US President Barack Obama wants to force coal energy plants to reduce emissions and pay for greenhouse gases they do emit through a cap and trade system, the New York Times said Thursday.
Asked by AFP, the White House did not confirm that such a plan is being considered by the president, who has struggled to fulfill his campaign promises on fighting climate change, with most of his initiatives blocked by lawmakers in Congress since 2009.
According to the New York Times, Obama will bypass legislative avenues by using his executive authority to force coal power plants to reduce their emissions by 20 percent. The president plans to announce the program on Monday, the newspaper said.

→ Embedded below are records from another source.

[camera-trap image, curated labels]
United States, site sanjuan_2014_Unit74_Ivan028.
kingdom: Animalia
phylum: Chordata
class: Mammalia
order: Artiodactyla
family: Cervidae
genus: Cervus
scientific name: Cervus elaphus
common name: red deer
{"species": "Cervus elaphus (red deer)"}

The idea is to create a national cap on carbon emissions from coal and to let each decide how to get there through increasing energy production from wind, solar and other renewable sources, and by creating a marketplace where "government-issued pollution permits" can be bought and sold between states.
The plan risks sparking hostility from local governments under Republican control, which have already brought lawsuits over whether the Environmental Protection Agency, under Obama's executive authority, has the power to regulate emissions.
The expected presidential announcement would be part of a set of initiatives he unveiled in June 2013 to reduce greenhouse gas emissions by 17 percent from their 2005 levels by 2020.
According to the US Energy Information Agency, 37 percent of electricity in the US is produced from coal plants. Renewable energy sources produce 12 percent.
The White House laid the groundwork for these latest possible measures in early May, when it released a massive report on the economic and physical effects of climate change, which it said were already evident in the United States.